Iron ore producers undeterred by slowing growth in China – by Nicolas Johnson (Globe and Mail – March 21, 2012)

The Globe and Mail is Canada’s national newspaper with the second largest broadsheet circulation in the country. It has enormous influence on Canada’s political and business elite.

The world’s largest miner may have sent a chill through global markets with a warning that growth in China’s steel output is slowing, but Canadian suppliers of iron ore have no plans to slow their expansion plans.

Rio Tinto Group, which controls Canada’s biggest producer of iron ore, a key ingredient in steel, said in a presentation that it’s continuing to build mines in Quebec and Newfoundland and Labrador. ArcelorMittal, the world’s biggest steel maker and the No. 4 producer of iron ore, is pursuing a $2.1-billion expansion in Quebec.

China is the world’s fastest-growing major economy and the biggest consumer of materials such as iron ore, coal, copper and gold – and prices for those products react to changes in the outlook for demand. That’s particularly important to Canada since companies that produce or process those commodities account for many of the listings on the Toronto Stock Exchange, the country’s main bourse.

Labrador Iron Ore Royalty Corp., a partner of Rio Tinto in Iron Ore Co. of Canada, the country’s largest producer of the ore, fell 4 per cent in Toronto on Tuesday. Teck Resources Inc., a Vancouver-based producer of coal, copper and zinc, dropped 2.3 per cent. Canada’s benchmark stock index also fell sharply two weeks ago, after China cuts its forecast for economic growth.

China consumes more than half the world’s iron ore and, while demand is rising and will continue to climb through 2020, the rate of increase is slowing, according to a presentation by Ian Ashby, president of iron ore at BHP Billiton Ltd.

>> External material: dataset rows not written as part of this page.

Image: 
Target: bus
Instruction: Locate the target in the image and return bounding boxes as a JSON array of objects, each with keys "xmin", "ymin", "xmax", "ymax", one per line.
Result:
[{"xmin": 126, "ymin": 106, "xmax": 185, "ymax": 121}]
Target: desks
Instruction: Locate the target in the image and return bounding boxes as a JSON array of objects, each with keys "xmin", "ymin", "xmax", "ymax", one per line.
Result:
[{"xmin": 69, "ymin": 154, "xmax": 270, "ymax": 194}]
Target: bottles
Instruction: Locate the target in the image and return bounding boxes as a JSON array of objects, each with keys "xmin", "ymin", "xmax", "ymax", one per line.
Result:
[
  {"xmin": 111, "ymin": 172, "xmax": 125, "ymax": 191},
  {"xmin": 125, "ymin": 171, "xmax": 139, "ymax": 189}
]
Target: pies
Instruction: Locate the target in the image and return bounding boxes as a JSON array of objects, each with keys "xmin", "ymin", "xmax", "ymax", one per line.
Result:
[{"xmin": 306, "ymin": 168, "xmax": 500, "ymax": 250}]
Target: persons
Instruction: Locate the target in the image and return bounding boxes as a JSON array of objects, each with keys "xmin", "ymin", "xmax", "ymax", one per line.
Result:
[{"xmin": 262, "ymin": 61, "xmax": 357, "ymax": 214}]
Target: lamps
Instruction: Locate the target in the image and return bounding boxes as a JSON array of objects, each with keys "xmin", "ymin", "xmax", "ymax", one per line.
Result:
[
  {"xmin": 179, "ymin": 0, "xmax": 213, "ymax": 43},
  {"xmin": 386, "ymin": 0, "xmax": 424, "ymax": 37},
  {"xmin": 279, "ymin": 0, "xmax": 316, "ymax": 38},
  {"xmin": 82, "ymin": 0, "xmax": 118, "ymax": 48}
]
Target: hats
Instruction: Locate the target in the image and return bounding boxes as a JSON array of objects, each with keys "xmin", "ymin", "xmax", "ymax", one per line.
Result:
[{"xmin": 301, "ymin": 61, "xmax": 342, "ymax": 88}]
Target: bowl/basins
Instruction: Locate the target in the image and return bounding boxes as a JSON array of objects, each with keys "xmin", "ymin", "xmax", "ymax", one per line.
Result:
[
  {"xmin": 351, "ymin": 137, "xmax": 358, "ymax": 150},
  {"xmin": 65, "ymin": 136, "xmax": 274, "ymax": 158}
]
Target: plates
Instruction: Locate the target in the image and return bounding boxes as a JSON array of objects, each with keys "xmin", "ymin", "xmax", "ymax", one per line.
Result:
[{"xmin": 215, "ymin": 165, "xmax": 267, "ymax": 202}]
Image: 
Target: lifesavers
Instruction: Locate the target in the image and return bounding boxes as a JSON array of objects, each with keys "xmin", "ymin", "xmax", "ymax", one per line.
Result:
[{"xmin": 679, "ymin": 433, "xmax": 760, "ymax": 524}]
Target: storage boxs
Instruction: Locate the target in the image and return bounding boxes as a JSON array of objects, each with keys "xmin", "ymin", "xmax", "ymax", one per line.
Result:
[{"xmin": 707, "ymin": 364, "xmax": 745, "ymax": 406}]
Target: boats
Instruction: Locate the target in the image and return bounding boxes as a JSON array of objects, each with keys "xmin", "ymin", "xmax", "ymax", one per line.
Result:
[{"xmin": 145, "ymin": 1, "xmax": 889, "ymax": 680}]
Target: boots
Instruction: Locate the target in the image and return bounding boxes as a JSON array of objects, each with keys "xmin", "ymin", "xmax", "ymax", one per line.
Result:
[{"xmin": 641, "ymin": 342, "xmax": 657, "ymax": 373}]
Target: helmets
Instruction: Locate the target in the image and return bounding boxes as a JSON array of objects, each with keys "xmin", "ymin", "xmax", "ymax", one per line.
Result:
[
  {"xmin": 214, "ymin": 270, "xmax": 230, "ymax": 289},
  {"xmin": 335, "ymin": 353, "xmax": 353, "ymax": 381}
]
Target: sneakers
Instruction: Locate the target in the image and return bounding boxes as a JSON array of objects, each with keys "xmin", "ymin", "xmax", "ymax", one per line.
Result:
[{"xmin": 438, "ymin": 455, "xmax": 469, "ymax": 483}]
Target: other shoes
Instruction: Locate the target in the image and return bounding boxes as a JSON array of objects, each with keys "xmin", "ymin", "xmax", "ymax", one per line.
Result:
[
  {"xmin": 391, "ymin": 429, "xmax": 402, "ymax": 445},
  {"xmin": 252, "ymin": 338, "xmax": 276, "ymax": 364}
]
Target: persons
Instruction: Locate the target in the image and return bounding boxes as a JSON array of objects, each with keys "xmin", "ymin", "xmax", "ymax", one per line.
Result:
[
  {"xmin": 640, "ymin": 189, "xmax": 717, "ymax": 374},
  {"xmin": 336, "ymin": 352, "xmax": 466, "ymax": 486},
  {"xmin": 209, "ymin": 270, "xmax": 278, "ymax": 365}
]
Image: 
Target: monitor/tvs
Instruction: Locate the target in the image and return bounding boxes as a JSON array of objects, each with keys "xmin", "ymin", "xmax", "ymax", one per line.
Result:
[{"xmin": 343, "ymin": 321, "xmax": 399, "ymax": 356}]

Mr. Ashby spooked financial markets on Tuesday after he told a conference in Perth, Australia, that steel growth rates in China “have flattened.”

David Joyce, managing director for expansion projects at Rio Tinto, said at the same conference that the world will need 100 million tons of additional iron ore every year for the next seven years to meet rising demand and offset shrinking supplies, and that the company is expanding mines, railways and ports.